PASSAGE =>
= Beginning of Section =
Haberkern makes much of Serge’s links with the Bonnot gang of bank robbers. Again there is nothing new here. Serge deals with the situation in his Memoirs, and Richard Parry’s excellent book The Bonnot Gang14 explores all the main issues. The affair has always been a convenient stick to beat Serge with – when Serge was released from Stalin’s Russia in 1936 the French Communist Party (PCF) press used it to try and discredit him. (Of course, as is well-known, the Bolsheviks also organised bank robberies; doubtless Haberkern has documentation to show that they always handed leaflets to cashiers rather than pointing guns at them.)

Now if Haberkern wants to insist that bank robberies do not provide a road to socialism, few will disagree with him. Indeed, as he half admits, Serge himself had considerable reservations about the "bandits’" activity. Richard Parry’s study shows that many of the anarchists felt that Serge had given insufficient support to his comrades. Yet when it came to it, Serge was willing to put his head on the line, and side with the "bandits" against the bourgeois state. Other socialists took a similar position; the syndicalist Alfred Rosmer, while sharply criticising Bonnot’s politics, vigorously denounced the hypocrisy of the press and the police.15 Would Haberkern have had it otherwise? Should Serge have lined up with the bourgeois police against the anarchists? Should he have fingered his old comrades? He could have avoided jail on those terms. If that is indeed Haberkern’s position he should say so in so many words.

This leads on to the whole question of anarchism. Haberkern tells us that "anarchism is a thoroughly anti-democratic ideology". The proof: a footnote referring us to the appropriate chapter in Hal Draper. It is unfortunate Draper’s book was not available in 1917; it might have saved everyone a lot of time. There were, after all, four anarchists on the Military Committee that organised the Petrograd insurrection in October 1917. Bill Shatov, an anarchist who always refused to join the Bolsheviks, was elected "governor" of Petrograd by the city’s Red Guards. Lenin found time, amid his other commitments, to sit down with Russian and foreign anarchists such as Makhno16 and Emma Goldman,17 in order to try to win them over. The Comintern, in its early years, made a quite deliberate attempt to win over anarchist and syndicalist sympathisers. Indeed, Serge’s role in the Comintern apparatus was partly to contribute to this work. His 1920 pamphlet on anarchism was conceived as part of this strategy and to quote it out of context risks failing to understand it at all. Despite their ideological failings, many anarchists were genuine class fighters, and the Bolsheviks obviously wished to win them over if at all possible.

Likewise, Haberkern is able to have great fun quoting Serge’s pre-1914 writings. Obviously nobody is going to support Serge’s positions. Haberkern can even suggest an element of proto-fascism in Serge’s writings of this time – though unfortunately he seems to have missed his essay on Nietzsche,18 which would have doubtless strengthened his case.
= End of Section =
DATA BLOCK =>
= Beginning of Section =
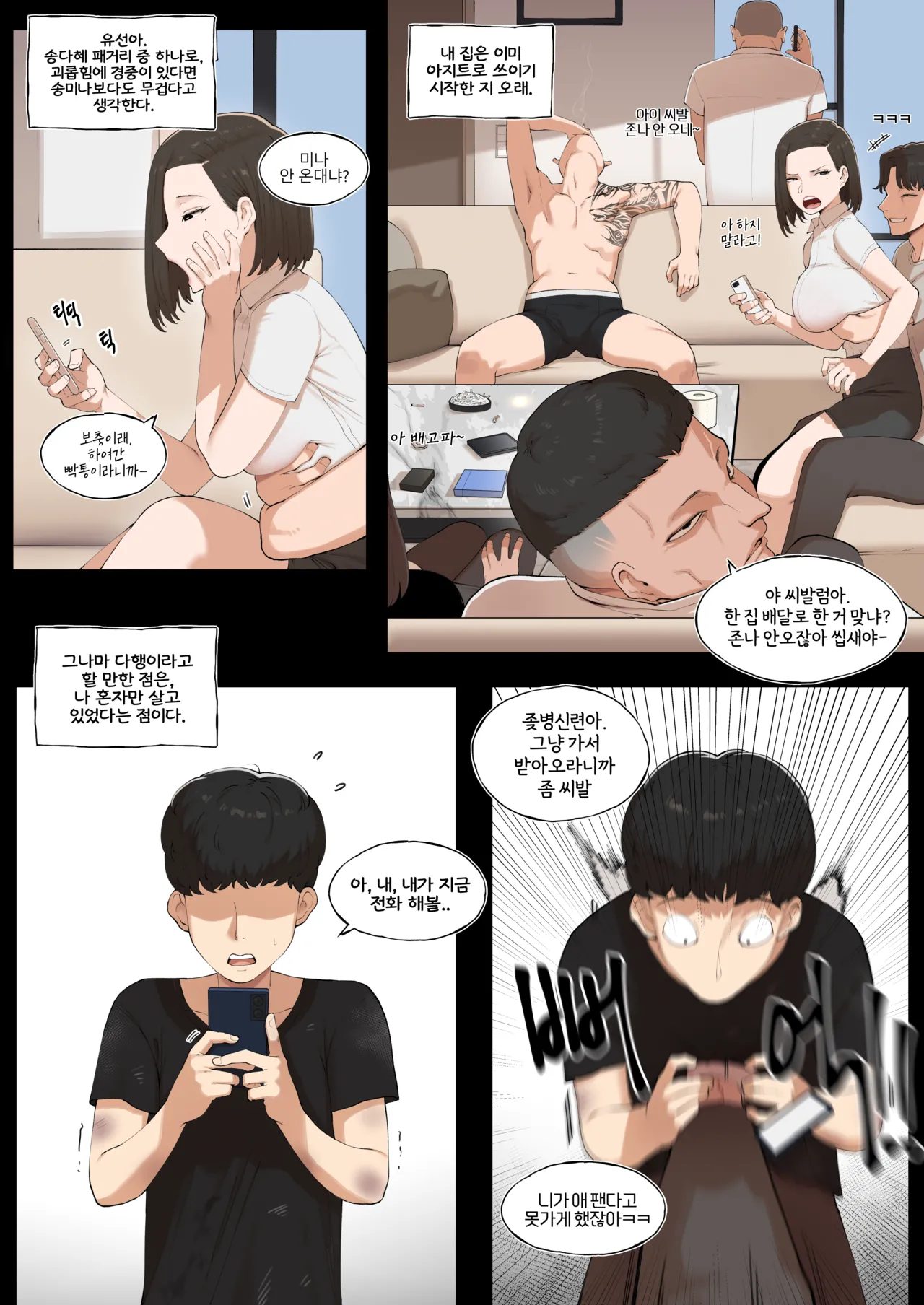 Common Sense Modification: A World Where One Can Be Forgiven With Sex 2 page 27 original parody - big breasts uncensored hentai manga - read online free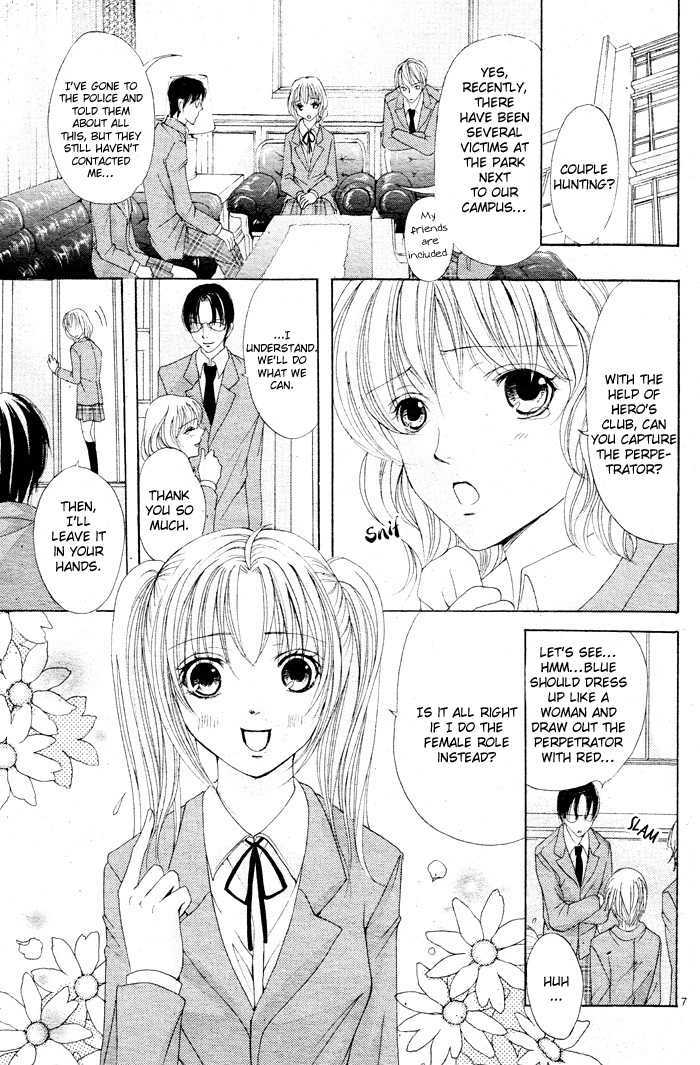 Bokura no Pink Chapter 2 page 9 - Chapter 2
= End of Section =
WORK TASK => Continue the piece above defending Serge against Haberkern's criticisms, starting right after its final sentence.

RESULT =>
Yet when the knockabout is over, there are some serious points to be dealt with. Serge observes that the working class is brutalised and corrupted by capitalism, and that for the time being revolutionaries remain in a minority. Disgraceful elitism, of course, even if it is true. For the working class is corrupted by capitalism (recently the British working class has been far more preoccupied with supporting a particularly brutal and inept football team than with making the revolution). That is why Marxists seek the abolition of the working class, not its glorification. Would Haberkern prefer Serge to adhere to the Socialist Realist myth of a handsome, virile, clean-limbed and saintly working class? I am reminded of attacks, by Stalinists and their precursors, on such writers as Zola and Orwell for daring to suggest that the workers are less than perfect.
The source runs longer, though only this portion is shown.